L'adieu à la femme sauvage

L'ouvrage:
Allemagne, février 1945.
Johanna et son amie, Hella, assistent à la représentation d'un cirque. C'est alors que la ville est bombardée. C'est la débandade.

Critique:
À l'heure où beaucoup d'écrivains usent et abusent de ce sujet douloureux qu'est la seconde guerre mondiale, il est bon de lire un livre pas très récent, évoquant ce sujet à travers les yeux de personnages comme une enfant, une femme blessée, etc.
L'auteur aborde avec justesse et sensibilité certains thèmes assez difficiles. Franz explique à Johanna que si l'Allemagne a été bombardée, c'est la faute des nazis. Franz est radical en disant que c'est la faute des allemands. D'autres, comme Miléna, savent prendre du recul. Quant à Martha, elle déteste Johanna parce qu'elle est allemande, et lui met tous les crimes nazis sur le dos. Apparemment, les sentiments de Martha sont plus complexes, plus inavouables, comme le subodore Miléna...
Quoi qu'il en soit, les personnages sont forts, et intéressants, ont quelque chose à dire, qu'on les apprécie ou non.

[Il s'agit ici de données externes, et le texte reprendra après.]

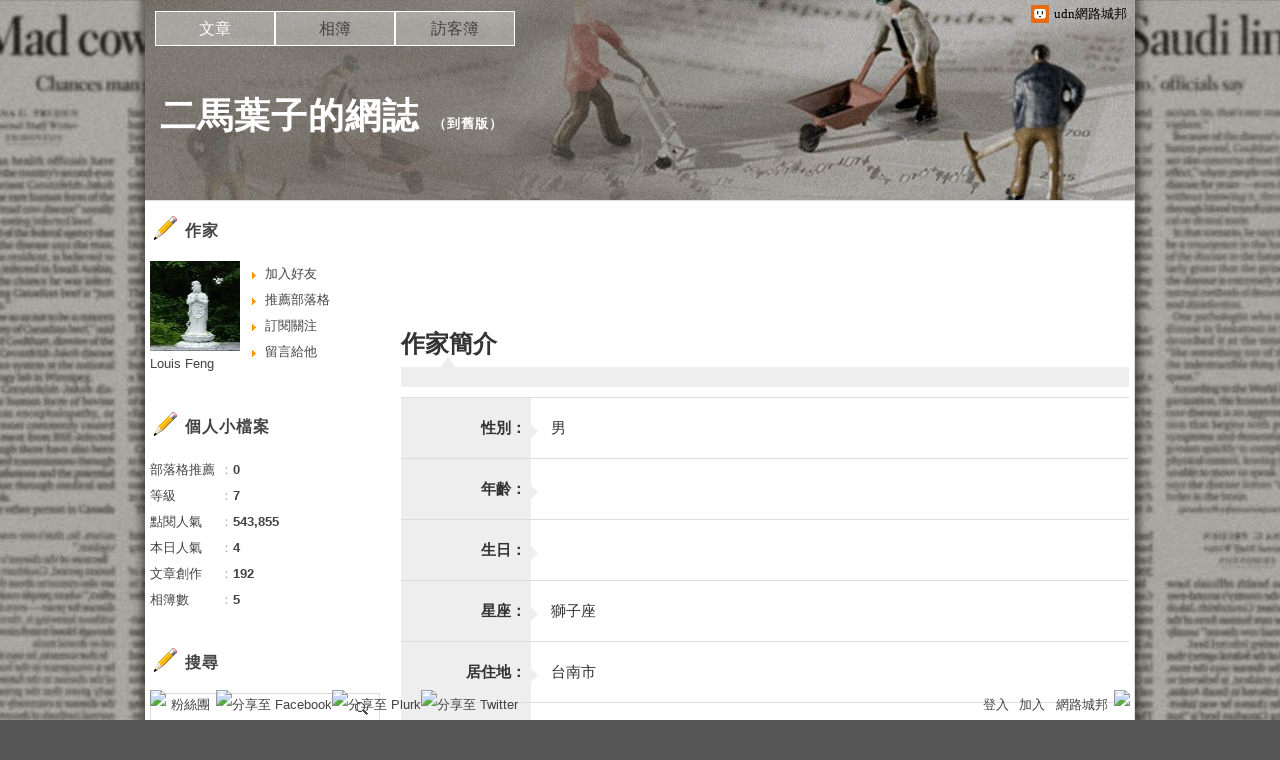

--- FILE ---
content_type: text/html;charset=UTF-8
request_url: https://blog.udn.com/blog/inc_2011/psn_artcate_new_ajax.jsp?uid=2320753&totalPageNum=1&curPage=0&move=1&itemName=%E6%96%87%E7%AB%A0%E5%88%86%E9%A1%9E
body_size: 48
content:
<ul>
<li id="root_44486"  >
		<a href="https://blog.udn.com/2320753/article?f_ART_CATE=44486">懷舊篇(52)</a>
	</li>
<li id="root_44485"  >
		<a href="https://blog.udn.com/2320753/article?f_ART_CATE=44485">海邊(21)</a>
	</li>
<li id="root_44484"  >
		<a href="https://blog.udn.com/2320753/article?f_ART_CATE=44484">山裡(50)</a>
	</li>
<li id="root_44483"  >
		<a href="https://blog.udn.com/2320753/article?f_ART_CATE=44483">鐵道迷(43)</a>
	</li>
<li id="root_43718"  >
		<a href="https://blog.udn.com/2320753/article?f_ART_CATE=43718">不分類(26)</a>
	</li>
</ul>
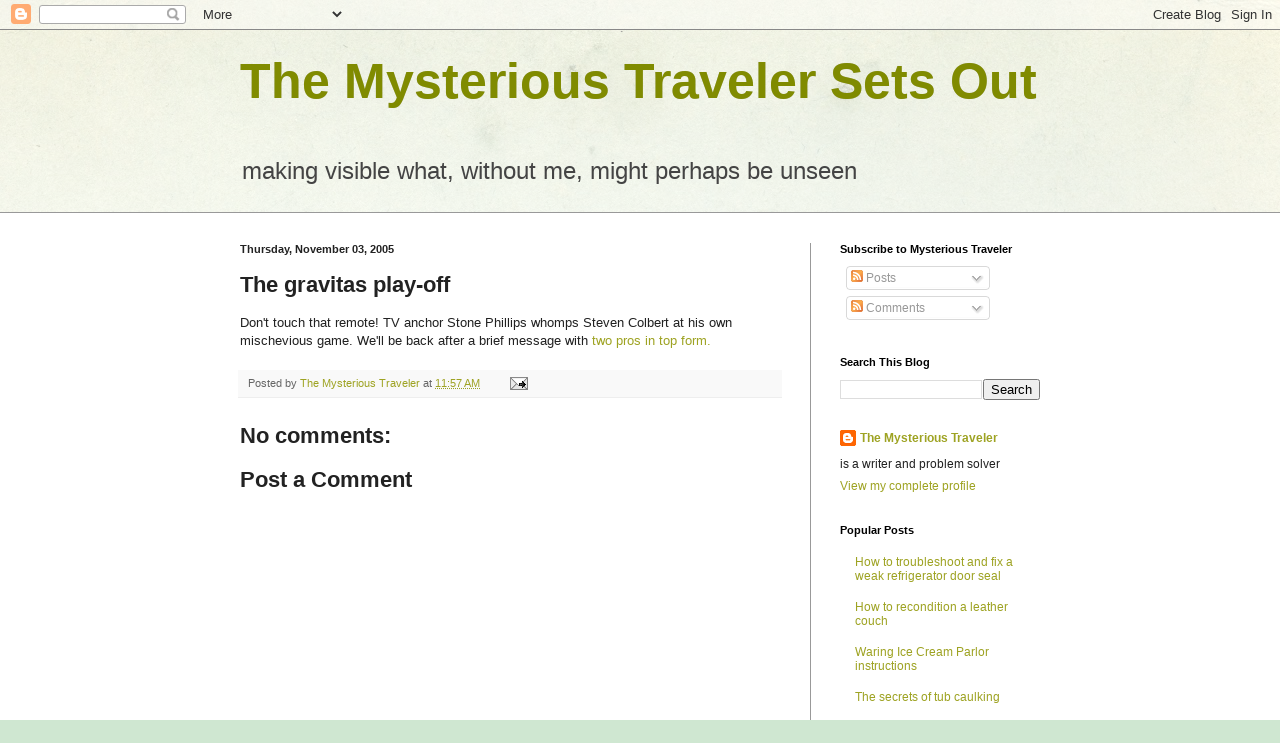

--- FILE ---
content_type: text/html; charset=utf-8
request_url: https://www.google.com/recaptcha/api2/aframe
body_size: 267
content:
<!DOCTYPE HTML><html><head><meta http-equiv="content-type" content="text/html; charset=UTF-8"></head><body><script nonce="SRaXao2_ThV5Hh_EQB58yw">/** Anti-fraud and anti-abuse applications only. See google.com/recaptcha */ try{var clients={'sodar':'https://pagead2.googlesyndication.com/pagead/sodar?'};window.addEventListener("message",function(a){try{if(a.source===window.parent){var b=JSON.parse(a.data);var c=clients[b['id']];if(c){var d=document.createElement('img');d.src=c+b['params']+'&rc='+(localStorage.getItem("rc::a")?sessionStorage.getItem("rc::b"):"");window.document.body.appendChild(d);sessionStorage.setItem("rc::e",parseInt(sessionStorage.getItem("rc::e")||0)+1);localStorage.setItem("rc::h",'1762441582975');}}}catch(b){}});window.parent.postMessage("_grecaptcha_ready", "*");}catch(b){}</script></body></html>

Justement, je n'ai pas réussi à apprécier Léni. D'abord à cause de sa préférence marquée pour l'une de ses filles. Cela fait qu'elle s'enferme dans ses souvenirs... ou plutôt dans son refus de se souvenir.
Ensuite, c'est une mère, c'est à elle d'assumer le rôle de la personne protectrice vis-à-vis de Johanna. Pourtant, elle n'en a pas la force. J'ai trouvé cela égoïste de sa part. Bien sûr, elle ne le fait pas exprès, mais elle n'a pas su aller puiser les ressources qui auraient fait d'elle une mère sur qui Johanna aurait pu s'appuyer.

Johanna est fascinante. En peu de temps, elle est forcée de grandir, à douze ans et demi. Henri Coulonges brosse le portrait d'une fillette admirable, dont les colères renforcent l'humanité et le réalisme. L'enfant qu'elle est encore ressurgit quand elle est avec le professeur ami de son père. Mais là encore, elle sait analyser ce qui lui arrive. Elle n'est plus la petite fille insouciante et vite effrayée du premier chapitre. Le livre est le parcours initiatique de cette enfant, son apprentissage, comme en accéléré, de la vie.
À ce propos, la nuit où Johanna erre dans la rue, avant qu'elle ne retrouve sa mère, est, pour moi, la partie la plus réussie du roman. L'ambiance est très bien rendue, ainsi que les sentiments de Johanna. Le lecteur voit déjà la grande force morale de la fillette.
En outre, on a l'impression d'être au milieu d'un immense «bal masqué»: une foule d'anonymes se côtoie, ces inconnus se perdent, se rencontrent...

Si les derniers actes de Johanna sont en accord avec sa personnalité, j'avoue ne pas être d'accord avec l'événement, créé par l'auteur, qui la pousse à cela. Il aurait pu choisir une autre fin: le roman n'en aurait pas été moins vraisemblable. Je l'aurais préférée, mais pas seulement parce que j'aime tel ou tel genre de fin. Non, mais parce qu'elle n'aurait pas détonné. Cette fin a gâché ma lecture. Je pense que l'auteur l'a imaginée ainsi pour accentuer l'amertume du lecteur... mais elle ne me convient pas.

Éditeur: Stock.
La version audio que j'ai entendue a été enregistrée par Anne Grillet pour la Bibliothèque Braille Romande.
J'apprécie beaucoup Anne Grillet qui parvient à mettre l'intonation appropriée sans trop en faire. C'est assez impressionnant lorsqu'un personnage hurle, par exemple, et que, sans crier, Anne Grillet fait passer le désarroi (ou la douleur, ou autre) du protagoniste.